Aim: Write out all of the data exactly as it appears.

Available records:
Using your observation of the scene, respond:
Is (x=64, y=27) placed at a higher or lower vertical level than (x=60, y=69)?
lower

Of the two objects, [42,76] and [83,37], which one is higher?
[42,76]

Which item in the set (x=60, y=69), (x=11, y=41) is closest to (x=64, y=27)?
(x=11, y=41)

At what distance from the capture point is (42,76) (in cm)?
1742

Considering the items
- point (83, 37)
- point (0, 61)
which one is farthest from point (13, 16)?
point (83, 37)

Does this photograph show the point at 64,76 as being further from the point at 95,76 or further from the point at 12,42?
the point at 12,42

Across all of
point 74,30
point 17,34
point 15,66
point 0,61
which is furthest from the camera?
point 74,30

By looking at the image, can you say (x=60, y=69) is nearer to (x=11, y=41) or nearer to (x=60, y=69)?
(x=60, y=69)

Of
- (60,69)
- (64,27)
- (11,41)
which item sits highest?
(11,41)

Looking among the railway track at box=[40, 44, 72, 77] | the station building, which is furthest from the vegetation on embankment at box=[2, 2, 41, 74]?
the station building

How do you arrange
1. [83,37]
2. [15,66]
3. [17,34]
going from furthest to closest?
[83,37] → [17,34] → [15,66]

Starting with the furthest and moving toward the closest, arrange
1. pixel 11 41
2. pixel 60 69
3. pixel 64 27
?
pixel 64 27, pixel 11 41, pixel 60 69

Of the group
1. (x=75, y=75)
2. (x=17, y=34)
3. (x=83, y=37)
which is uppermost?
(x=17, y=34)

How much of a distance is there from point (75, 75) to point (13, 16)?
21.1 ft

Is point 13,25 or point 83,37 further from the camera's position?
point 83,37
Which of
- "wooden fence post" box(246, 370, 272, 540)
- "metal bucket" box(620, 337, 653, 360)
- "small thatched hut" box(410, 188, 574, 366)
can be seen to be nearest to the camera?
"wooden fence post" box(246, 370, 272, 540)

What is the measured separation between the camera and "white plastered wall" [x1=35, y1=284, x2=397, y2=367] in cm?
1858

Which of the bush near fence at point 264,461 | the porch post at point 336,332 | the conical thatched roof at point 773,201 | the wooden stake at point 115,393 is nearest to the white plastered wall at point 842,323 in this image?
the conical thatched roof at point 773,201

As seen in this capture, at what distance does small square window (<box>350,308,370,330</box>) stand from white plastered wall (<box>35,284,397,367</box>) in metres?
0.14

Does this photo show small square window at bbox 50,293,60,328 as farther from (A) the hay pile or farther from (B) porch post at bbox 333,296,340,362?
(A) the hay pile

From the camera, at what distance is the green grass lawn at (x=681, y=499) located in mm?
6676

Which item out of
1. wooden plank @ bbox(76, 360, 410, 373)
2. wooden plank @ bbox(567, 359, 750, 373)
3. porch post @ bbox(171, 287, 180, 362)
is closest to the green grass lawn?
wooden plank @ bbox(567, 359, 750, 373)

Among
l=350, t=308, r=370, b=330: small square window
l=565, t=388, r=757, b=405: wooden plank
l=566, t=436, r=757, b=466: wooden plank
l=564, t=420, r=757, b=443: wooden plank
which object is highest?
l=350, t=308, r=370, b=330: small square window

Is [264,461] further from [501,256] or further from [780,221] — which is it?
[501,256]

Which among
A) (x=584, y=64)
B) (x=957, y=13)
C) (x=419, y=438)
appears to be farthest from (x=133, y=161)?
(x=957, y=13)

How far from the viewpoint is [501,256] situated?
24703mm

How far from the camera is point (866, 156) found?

The output:
Using your observation of the scene, respond:
Is (x=64, y=27) placed at a higher or lower vertical level than (x=60, y=69)?
lower

Of the two objects, [42,76] and [83,37], which one is higher?
[42,76]

Which item in the set (x=60, y=69), (x=11, y=41) is closest to (x=64, y=27)?
(x=11, y=41)

At what distance from the capture point is (42,76) (in cm)?
1742

Considering the items
- point (83, 37)
- point (0, 61)
which one is farthest from point (13, 16)?
point (83, 37)

Does this photograph show the point at 64,76 as being further from the point at 95,76 or further from the point at 12,42?
the point at 12,42

Across all of
point 74,30
point 17,34
point 15,66
point 0,61
which is furthest from the camera?
point 74,30

By looking at the image, can you say (x=60, y=69) is nearer to (x=11, y=41) or nearer to (x=60, y=69)?
(x=60, y=69)

Of
- (60,69)
- (64,27)
- (11,41)
which item sits highest?
(11,41)

Looking among the railway track at box=[40, 44, 72, 77] | the station building, which is furthest from the vegetation on embankment at box=[2, 2, 41, 74]?
the station building

How do you arrange
1. [83,37]
2. [15,66]
3. [17,34]
going from furthest to closest?
[83,37] → [17,34] → [15,66]

Starting with the furthest and moving toward the closest, arrange
1. pixel 11 41
2. pixel 60 69
3. pixel 64 27
?
pixel 64 27, pixel 11 41, pixel 60 69

Of the group
1. (x=75, y=75)
2. (x=17, y=34)
3. (x=83, y=37)
which is uppermost?
(x=17, y=34)

How much of a distance is there from point (75, 75) to point (13, 16)?
21.1 ft

Is point 13,25 or point 83,37 further from the camera's position?
point 83,37
Which of
- "wooden fence post" box(246, 370, 272, 540)
- "metal bucket" box(620, 337, 653, 360)
- "small thatched hut" box(410, 188, 574, 366)
can be seen to be nearest to the camera?
"wooden fence post" box(246, 370, 272, 540)

What is the measured separation between the camera and "white plastered wall" [x1=35, y1=284, x2=397, y2=367] in cm?
1858

Which of the bush near fence at point 264,461 | the porch post at point 336,332 | the conical thatched roof at point 773,201 | the wooden stake at point 115,393 is nearest to the white plastered wall at point 842,323 in this image?
the conical thatched roof at point 773,201

As seen in this capture, at what distance does small square window (<box>350,308,370,330</box>) stand from white plastered wall (<box>35,284,397,367</box>) in metres?
0.14

Does this photo show small square window at bbox 50,293,60,328 as farther from (A) the hay pile or farther from (B) porch post at bbox 333,296,340,362?
(A) the hay pile

From the camera, at what distance is the green grass lawn at (x=681, y=499) located in mm?
6676

Which item out of
1. wooden plank @ bbox(76, 360, 410, 373)
2. wooden plank @ bbox(567, 359, 750, 373)
3. porch post @ bbox(171, 287, 180, 362)
is closest to the green grass lawn?
wooden plank @ bbox(567, 359, 750, 373)

Among
l=350, t=308, r=370, b=330: small square window
l=565, t=388, r=757, b=405: wooden plank
l=566, t=436, r=757, b=466: wooden plank
l=564, t=420, r=757, b=443: wooden plank
which object is highest?
l=350, t=308, r=370, b=330: small square window

Is [264,461] further from [501,256] or further from [780,221] — which is it?
[501,256]

Which among
A) (x=584, y=64)
B) (x=957, y=13)
C) (x=419, y=438)
appears to be farthest from (x=133, y=161)?
(x=957, y=13)

How far from the viewpoint is [501,256] situated?
24703mm

How far from the camera is point (866, 156) found?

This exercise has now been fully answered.